Le quatrième remède ressort tout seul des déductions précédentes. Qu'aucun israélite ne se considère comme un roscho parce qu'il pas assez de force de caractère pour mettre en pratique, jusqu'au bout, ses convictions. Que chacun s'efforce d' observer strictement tout le reste. Et que celui qui en pratique un peu plus ne jette pas la pierre à l'autre et ne se permette pas de le couvrir ridicule. "Kol Israël areivim ze beze", "les israélites sont solidaires l'un de l'autre".

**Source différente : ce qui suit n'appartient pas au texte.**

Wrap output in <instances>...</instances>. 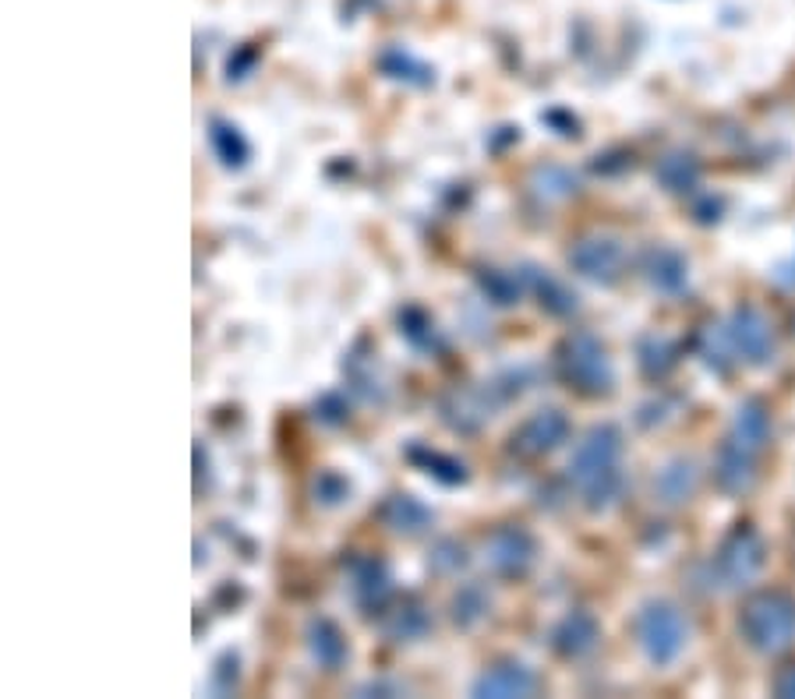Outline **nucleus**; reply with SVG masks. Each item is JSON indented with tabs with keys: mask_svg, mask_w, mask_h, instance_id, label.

En observant ces quatre règles si simples, nous pouvons compter sur le relèvement de notre judaïsme français, judaïsme qui a joui naguère d'un renom si glorieux dans l'histoire de notre peuple.

Tout ce que nous venons de préconiser est si simple, hasardons le mot : si naïf que j'ai bien peur de ne pas être compris et surtout le ne pas être suivi. Simplex sigilum veri. Malheureusement, le monde recherche les complications.